Я поднялся вверх по улице Кэсри и срезал путь через площадь Ланш. Проходя мимо бара «Монмартр», я не смог сдержать улыбки. Я всякий раз улыбался. Здесь «Монмартр» был совсем неуместен. Я свернул на улицу Сент-Франсуаз и зашел в «Тринадцать углов», к Анжу. Я показал ему на бутылку коньяка. И залпом выпил рюмку. Анж так и стоял передо мной с бутылкой в руке. Я подал ему знак налить еще и махнул вторую рюмку.
— Ну как? — спросил он, слегка обеспокоенный.

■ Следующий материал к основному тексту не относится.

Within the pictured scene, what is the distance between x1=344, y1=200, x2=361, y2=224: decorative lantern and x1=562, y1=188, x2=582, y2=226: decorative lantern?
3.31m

— Чудесно! Лучше не бывает!
И я снова протянул Анжу свою рюмку. Я забрал ее и устроился на террасе, рядом со столиком арабов.

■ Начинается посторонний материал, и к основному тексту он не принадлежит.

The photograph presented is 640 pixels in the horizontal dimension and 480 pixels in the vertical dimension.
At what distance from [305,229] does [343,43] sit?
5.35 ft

— Но мы же французы, мудак. Мы здесь родились. Я в Алжире вообще не был.
— Ты-то француз? Мы из всех французов меньше всего французы. Вот кто мы.

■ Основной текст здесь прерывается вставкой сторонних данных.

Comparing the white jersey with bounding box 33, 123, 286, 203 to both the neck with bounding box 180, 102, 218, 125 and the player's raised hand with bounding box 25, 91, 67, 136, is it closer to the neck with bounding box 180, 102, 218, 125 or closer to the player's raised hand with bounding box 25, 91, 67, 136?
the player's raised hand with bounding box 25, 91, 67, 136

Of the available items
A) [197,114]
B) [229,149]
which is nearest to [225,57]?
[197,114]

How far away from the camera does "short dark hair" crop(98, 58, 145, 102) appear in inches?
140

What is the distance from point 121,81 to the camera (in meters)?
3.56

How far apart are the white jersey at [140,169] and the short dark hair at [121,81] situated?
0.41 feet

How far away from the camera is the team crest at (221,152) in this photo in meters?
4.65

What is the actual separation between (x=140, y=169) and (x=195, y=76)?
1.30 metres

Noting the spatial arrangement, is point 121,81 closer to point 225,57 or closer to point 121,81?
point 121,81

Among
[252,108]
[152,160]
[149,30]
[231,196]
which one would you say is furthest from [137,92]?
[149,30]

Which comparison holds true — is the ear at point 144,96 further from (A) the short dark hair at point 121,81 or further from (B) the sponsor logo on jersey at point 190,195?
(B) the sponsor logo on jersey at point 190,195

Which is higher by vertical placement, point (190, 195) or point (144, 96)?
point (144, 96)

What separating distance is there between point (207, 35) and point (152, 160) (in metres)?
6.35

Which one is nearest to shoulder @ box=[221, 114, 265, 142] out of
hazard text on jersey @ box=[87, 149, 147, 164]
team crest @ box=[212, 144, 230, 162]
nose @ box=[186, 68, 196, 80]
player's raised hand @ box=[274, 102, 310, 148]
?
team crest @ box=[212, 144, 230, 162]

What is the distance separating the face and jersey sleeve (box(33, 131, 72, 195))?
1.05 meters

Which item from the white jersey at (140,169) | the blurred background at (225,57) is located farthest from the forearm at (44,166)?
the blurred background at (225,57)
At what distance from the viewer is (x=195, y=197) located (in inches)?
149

— Если французы тебя больше не хотят, ты что сделаешь? Подождешь, пока тебя пристрелят? Я отсюда смоюсь.
— Неужели? И куда ты денешься, мудак? Не мели ерунду.
— А мне плевать. Я марселец. И останусь здесь. Точка. А если они будут меня доставать, я им отвечу.
Они жили в Марселе. Прежде всего они были марсельцы, а уже потом арабы. В них была та же убежденность, что и в наших родителях. Мы, Уго, Маню и я, в пятнадцать лет были такие же, как они. Однажды Уго задался вопросом: «У меня дома, у Фабио мы говорим по-неаполитански. У тебя, Маню, все говорят по-испански. В школе мы учим французский. Так кто же мы?»
— Арабы, — ответил Маню.
Мы расхохотались. Теперь и они пришли к тому же. К тому, чтобы заново переживать нашу нищету. В домах наших родителей. Наивно принимать эту жизнь за сущий рай и молиться, чтобы она не кончалась. Мой отец говорил мне: «Помни. Когда в одно прекрасное утро я приехал сюда вместе с братьями, мы не знали, что будем есть в обед, но мы все-таки поели…». В его словах заключалась вся история Марселя. Его вечность. Марсель был утопией. Единственной утопией на свете. Местом, где каждый человек, любого цвета кожи, мог сойти с парохода или поезда, держа чемодан в руке, но без гроша в кармане, и раствориться в потоке других людей. Городом, где этот человек, едва вступив на землю, мог сказать: «Это здесь. Я у себя дома». Марсель принадлежит тем, кто в нем живет.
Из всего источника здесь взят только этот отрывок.